If Gov. Linda Lingle lets the bills become law, they would halt A&B's project as it is now envisioned. Although she has vowed to support the A&B project, Lingle has not said whether she would veto bills that would stop it. Her spokesman could not be reached for comment yesterday.
A&B's project envisions a sweeping redevelopment of Kakaako Makai. The plan includes adding park space, building a farmers market and hula amphitheater and creating more public parking stalls. It also calls for retail shopping space along the Kewalo Basin harbor and 635 condominiums to be built on land that the state would sell to A&B.
A&B has said that the condos are essential to the project, because the company would use proceeds from the sale of the units to finance the public amenities that produce no revenue.
But opponents, including surfers and community activists, objected to the proposal, arguing that it was inappropriate to sell taxpayer-owned oceanfront property to build a shopping mall and luxury condos.

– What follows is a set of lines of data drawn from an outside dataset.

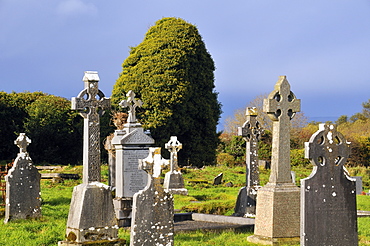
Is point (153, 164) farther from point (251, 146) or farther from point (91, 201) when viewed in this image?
point (251, 146)

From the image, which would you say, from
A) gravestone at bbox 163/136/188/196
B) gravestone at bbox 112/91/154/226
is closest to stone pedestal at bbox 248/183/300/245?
gravestone at bbox 163/136/188/196

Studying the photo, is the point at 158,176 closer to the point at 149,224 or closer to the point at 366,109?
the point at 149,224

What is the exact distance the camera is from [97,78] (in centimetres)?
1149

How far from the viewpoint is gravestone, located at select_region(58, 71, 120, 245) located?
10602 mm

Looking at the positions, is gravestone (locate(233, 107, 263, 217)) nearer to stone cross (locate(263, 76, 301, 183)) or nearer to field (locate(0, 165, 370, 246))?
field (locate(0, 165, 370, 246))

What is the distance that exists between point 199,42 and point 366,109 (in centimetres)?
4057

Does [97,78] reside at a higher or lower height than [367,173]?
higher

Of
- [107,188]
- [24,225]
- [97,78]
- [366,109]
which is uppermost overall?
[366,109]

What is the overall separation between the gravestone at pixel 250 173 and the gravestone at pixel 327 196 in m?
7.05

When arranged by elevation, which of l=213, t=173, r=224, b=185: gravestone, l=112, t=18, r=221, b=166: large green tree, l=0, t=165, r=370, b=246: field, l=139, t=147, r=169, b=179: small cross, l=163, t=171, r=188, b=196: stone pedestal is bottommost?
l=0, t=165, r=370, b=246: field

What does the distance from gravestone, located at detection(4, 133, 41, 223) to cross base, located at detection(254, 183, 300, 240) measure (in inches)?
229

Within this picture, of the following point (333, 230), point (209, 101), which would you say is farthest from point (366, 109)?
point (333, 230)

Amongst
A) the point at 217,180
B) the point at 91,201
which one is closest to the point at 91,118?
the point at 91,201

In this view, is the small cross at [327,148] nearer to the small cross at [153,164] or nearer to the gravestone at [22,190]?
the small cross at [153,164]
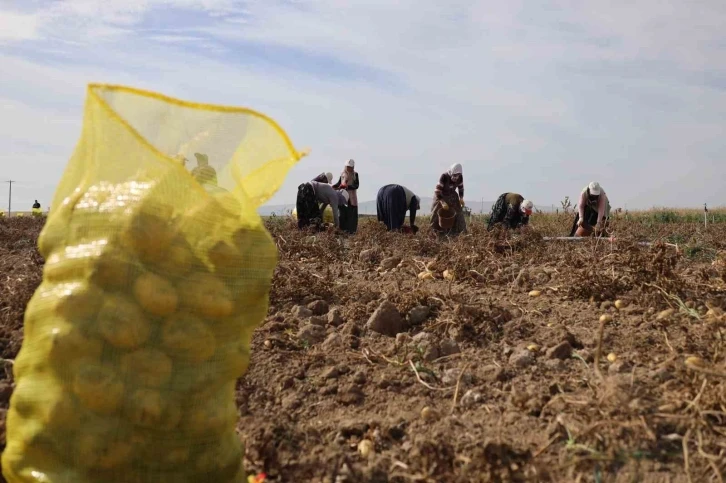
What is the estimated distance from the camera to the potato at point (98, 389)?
1.83m

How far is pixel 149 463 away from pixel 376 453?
29.9 inches

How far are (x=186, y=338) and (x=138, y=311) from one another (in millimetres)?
142

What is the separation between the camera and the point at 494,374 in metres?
2.95

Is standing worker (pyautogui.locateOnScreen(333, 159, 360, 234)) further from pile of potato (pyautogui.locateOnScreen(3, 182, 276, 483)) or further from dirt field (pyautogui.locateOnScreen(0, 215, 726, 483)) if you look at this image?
pile of potato (pyautogui.locateOnScreen(3, 182, 276, 483))

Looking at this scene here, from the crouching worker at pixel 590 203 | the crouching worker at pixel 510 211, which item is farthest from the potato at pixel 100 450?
the crouching worker at pixel 510 211

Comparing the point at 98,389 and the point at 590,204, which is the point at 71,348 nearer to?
the point at 98,389

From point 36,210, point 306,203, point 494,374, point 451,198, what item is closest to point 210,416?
point 494,374

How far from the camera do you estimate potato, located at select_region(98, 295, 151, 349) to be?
1.85 meters

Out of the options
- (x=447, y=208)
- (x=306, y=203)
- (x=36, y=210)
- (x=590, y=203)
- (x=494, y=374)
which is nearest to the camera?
(x=494, y=374)

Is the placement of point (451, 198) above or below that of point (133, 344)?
above

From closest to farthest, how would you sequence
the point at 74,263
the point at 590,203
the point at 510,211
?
the point at 74,263
the point at 590,203
the point at 510,211

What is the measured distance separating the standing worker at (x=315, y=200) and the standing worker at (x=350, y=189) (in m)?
0.32

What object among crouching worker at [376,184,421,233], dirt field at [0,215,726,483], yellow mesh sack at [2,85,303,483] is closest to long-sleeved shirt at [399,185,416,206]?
crouching worker at [376,184,421,233]

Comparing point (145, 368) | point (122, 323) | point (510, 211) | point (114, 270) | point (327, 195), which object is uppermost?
point (327, 195)
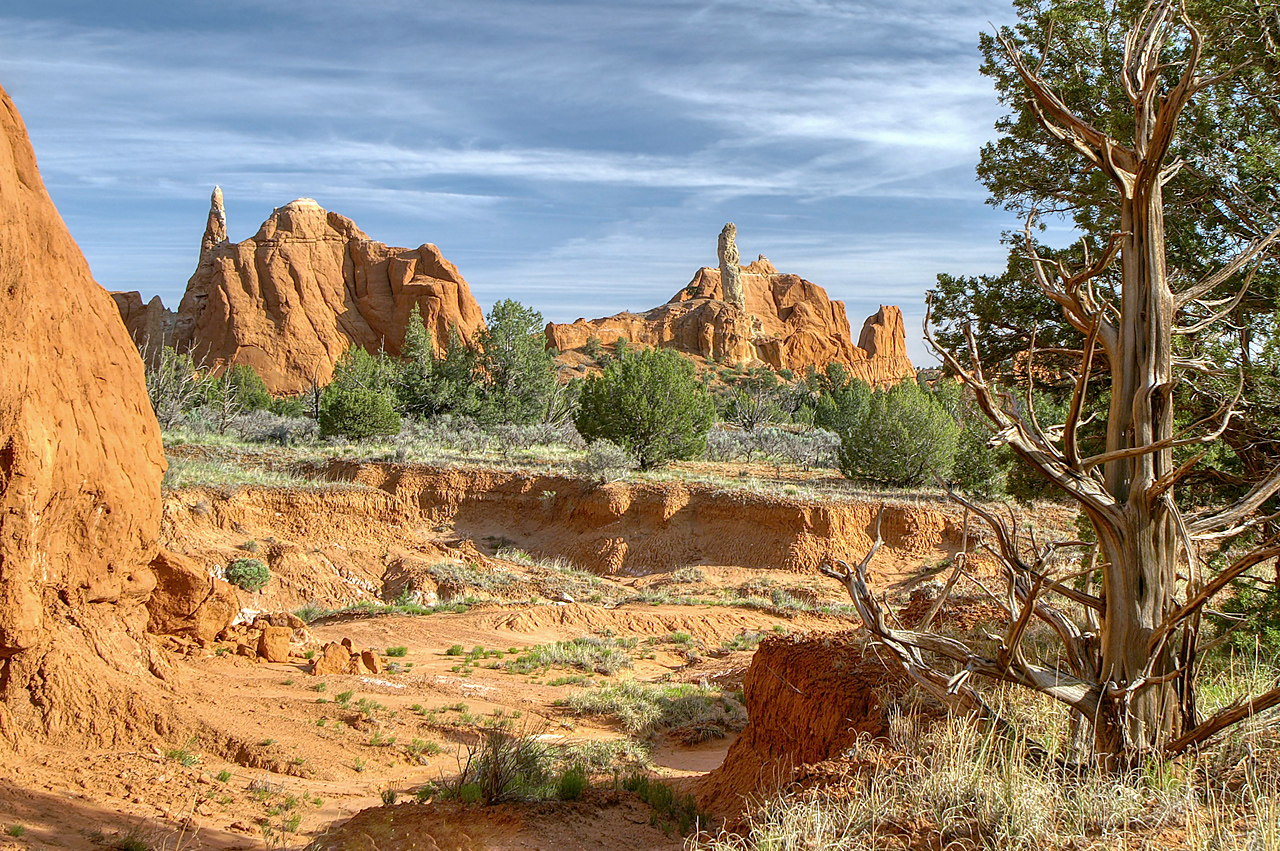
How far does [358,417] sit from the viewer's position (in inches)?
1072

Led by a handful of voices from the Friends of Kewalo Park Basin Association, the Oahu Chapter of the Surfrider Foundation and the Ala Moana/Kakaako Neighborhood Board, the opposition swelled to a torrent with repeated marches and rallies at the state Capitol.
As described at yesterday's meeting, the new HCDA advisory committee would give activists a more direct voice in deciding how the land would be used.

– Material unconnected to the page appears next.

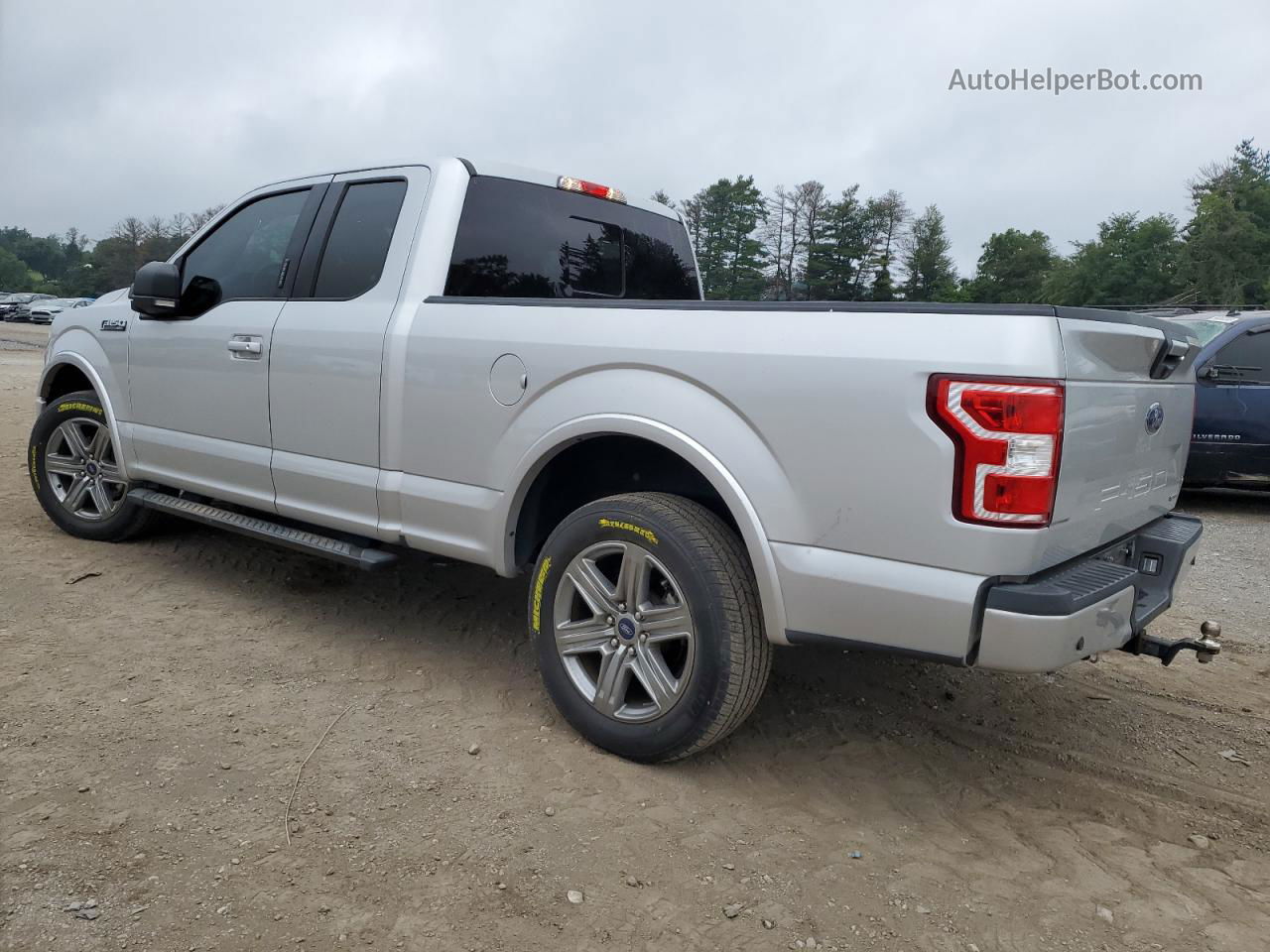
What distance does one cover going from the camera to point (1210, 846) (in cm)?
277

Teney Takahashi, director of planning for the HCDA, said the agency would be composed of 10 to 15 volunteer members, including community leaders, business executives, labor leaders, landowners and environmentalists, as well as HCDA staff.
The committee would be charged with establishing goals, reviewing processes, identifying financing sources and the like, Takahashi said.

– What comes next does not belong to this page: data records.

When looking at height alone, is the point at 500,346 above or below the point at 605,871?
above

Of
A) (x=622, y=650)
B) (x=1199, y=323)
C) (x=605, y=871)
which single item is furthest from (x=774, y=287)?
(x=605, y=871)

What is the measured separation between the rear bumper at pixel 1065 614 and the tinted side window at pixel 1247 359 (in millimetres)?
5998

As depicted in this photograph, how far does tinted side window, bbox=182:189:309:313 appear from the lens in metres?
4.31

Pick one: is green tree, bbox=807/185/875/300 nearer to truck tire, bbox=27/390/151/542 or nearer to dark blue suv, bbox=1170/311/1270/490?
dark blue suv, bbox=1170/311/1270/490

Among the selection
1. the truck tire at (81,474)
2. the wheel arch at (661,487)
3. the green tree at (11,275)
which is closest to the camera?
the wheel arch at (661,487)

Michael Goshi, vice chairman of the HCDA board*, said it was important for the committee to devise a new philosophical vision for the HCDA, which was established in the 1970s with the overarching mission to develop Kakaako.
"Times change," Goshi said.
Several opponents of the A&B plan came forward at yesterday's meeting to offer support for the new advisory committee and suggestions on who should be appointed to it. Ron Iwami, the leader of an umbrella organization called Save Our Kakaako, said his members would be eager to participate. Michelle Matson, another vocal opponent, suggested that the panel include an "independent planning expert."
Yesterday's meeting came just two days after homeless people who had been sleeping at Ala Moana beach Park were moved into a state-owned building in the Fort Armstrong industrial area of Kakaako Makai, which is managed by the HCDA.
The authority's role in helping find shelter for more than 100 of Honolulu's least fortunate people drew praise yesterday from some of the same critics who had pointed to the Kakaako Waterfront project as evidence that the HCDA was out of touch with the needs of ordinary people.
Ted Liu, director of the state Department of Business, Economic Development & Tourism, noted the irony of having people living in Kakaako Makai, notwithstanding the Legislature's new bills.
"This is residential - ironically in Kakaako Makai," Liu said.
Friday, May 5, 2006
» Michael Goshi is vice chairman of the Hawaii Community Development Authority, though he chaired the agency's meeting on Wednesday. A story on Page C1 yesterday incorrectly said he was chairman.